Representative Results

La figura 5A es una fotografía de un fémur de rata representativo de tamaño similar al medido; La figura 5B,C representa el nCT del fémur de una rata con el implante Ti. La Figura 5B muestra la falsa atenuación del color basada en nCT del fémur, mientras que la Figura 5C representa un corte diagonal a través del hueso con la misma orientación que en la Figura 5B para revelar el implante Ti (en escala de grises) que se asemeja a una TC médica de rayos X. Este implante no interactúa con los neutrones tanto como el material óseo; Por lo tanto, su atenuación es mínima, y parece más oscuro (es decir, menos atenuante) que el hueso circundante. El hueso trabecular, que está presente dentro del espacio medular del fémur, es claramente visible en el extremo proximal de la muestra (flechas rojas en la figura 5B).

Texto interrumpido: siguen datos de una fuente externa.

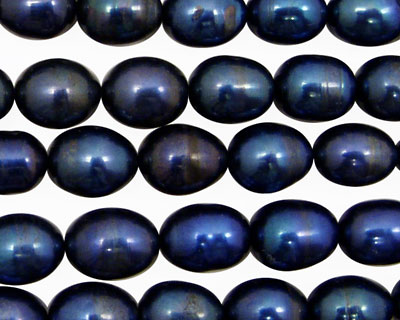 Midnight Blue Rice 9-11mm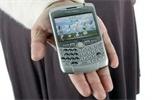 BlackBerry: bientôt interdit dans les ministères français?
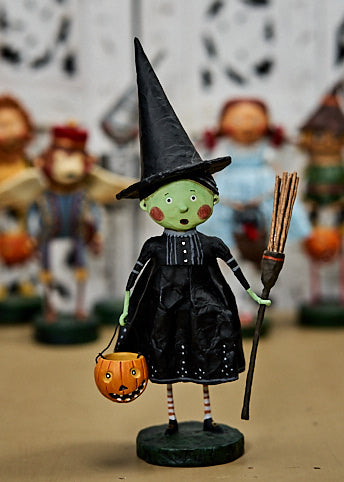 Wicked Witch by Lori Mitchell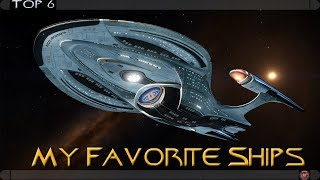My Top 6 Favorite Ships in STO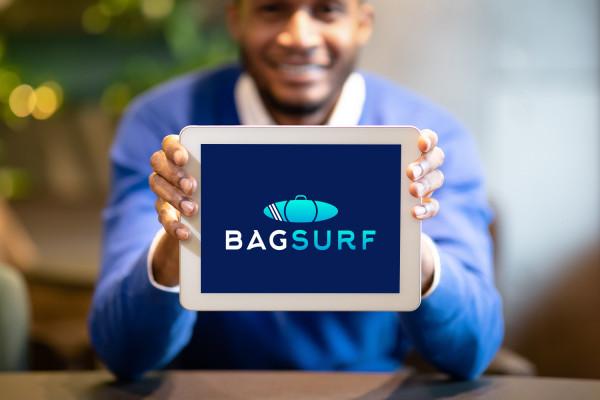 Sample branding #2 for Bagsurf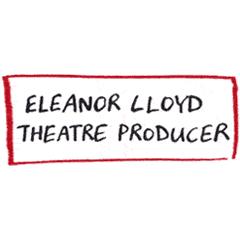 EleanorLloydSquare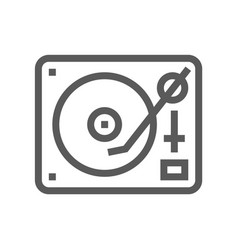 music line icon editable stroke 48x48 vector image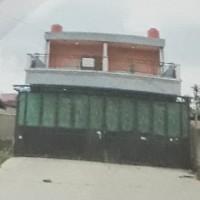 PT. Bank Mandiri RCR melelang: 1 (satu) bidang tanah seluas 160 m2 berikut bangunan ruko diatasnya terletak di Kab. Jayapura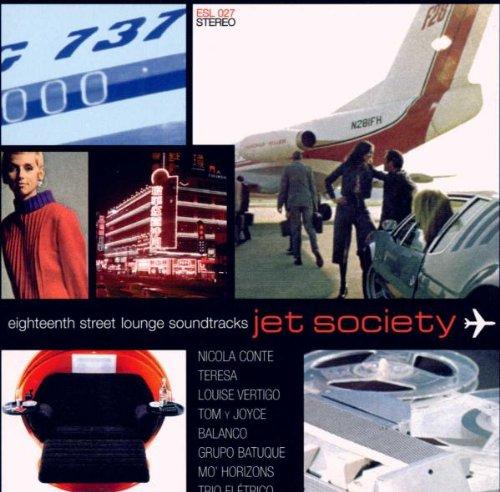 Jet-Society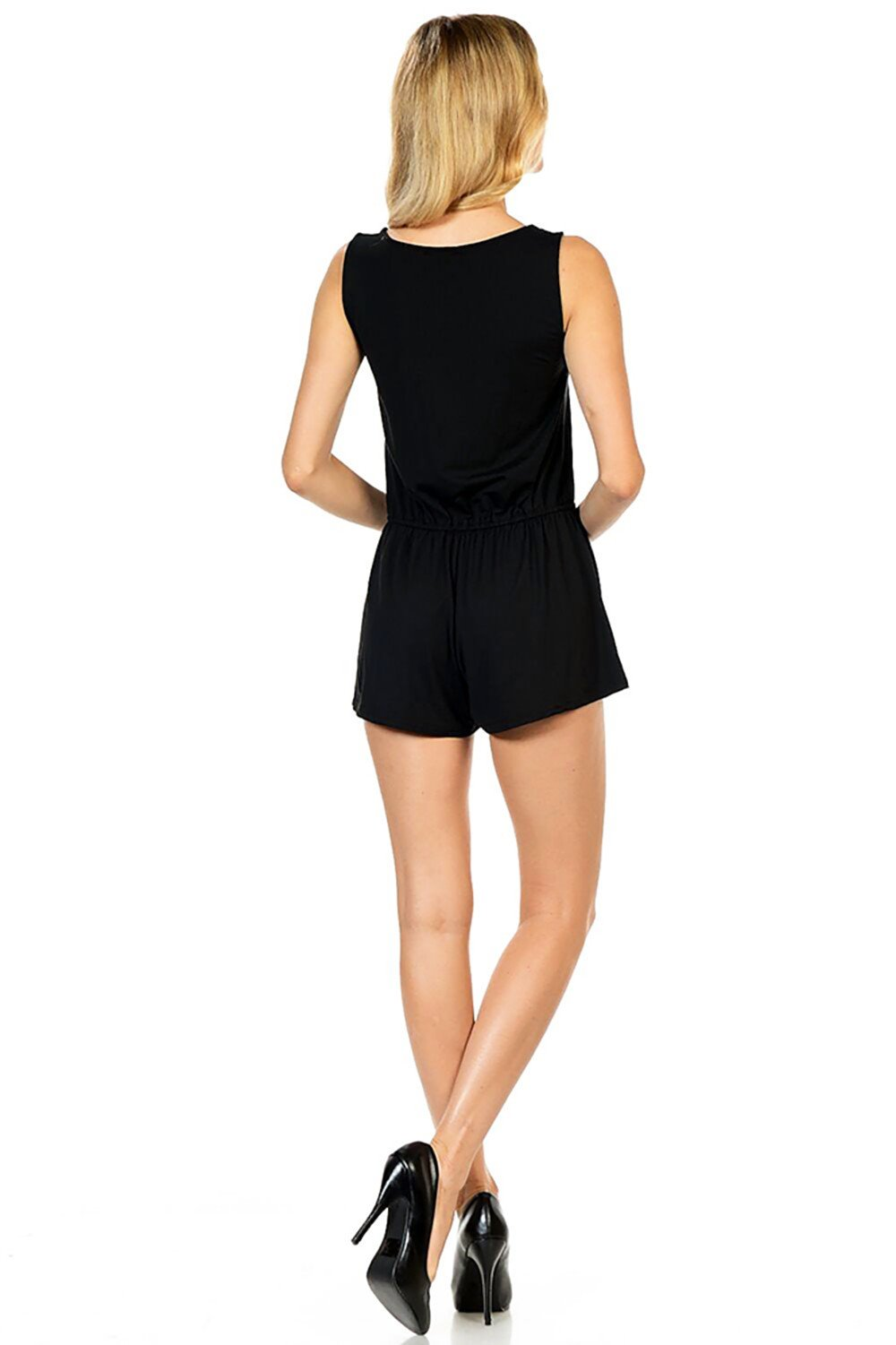 Style-C84-Sleeveless-Sexy-Short-Romper-Jumpsuit-with-Zipper thumbnail 10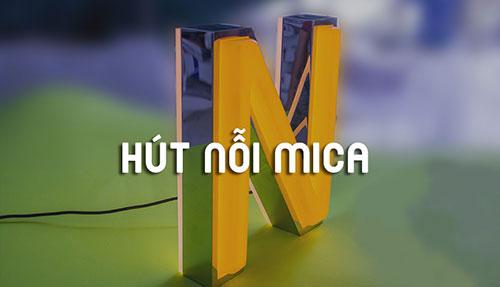 Bảng hiệu hút nổi Mica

La Figura 6A,B muestra fotografías representativas del pulmón de ratón fijado en etanol, en dos posiciones diferentes, utilizado para nCT para demostrar la capacidad de los neutrones para detectar muestras de tejidos blandos. El volumen reconstruido del pulmón de ratón obtenido de nCT se muestra en la Figura 6C,D, posicionado de manera similar a la Figura 6A,B. Un corte a través del lóbulo derecho del pulmón se ilustra en la Figura 6E. A pesar del tamaño relativamente pequeño de la muestra, la sensibilidad neutrónica se demuestra claramente mediante una detección de la estructura del pulmón a una resolución espacial de ~75 μm. Como era de esperar, el rango de atenuación es bastante amplio, con una gran porción correspondiente a una atenuación de neutrones de baja a media, ya que los pulmones tienen una estructura similar a una esponja que contiene aire.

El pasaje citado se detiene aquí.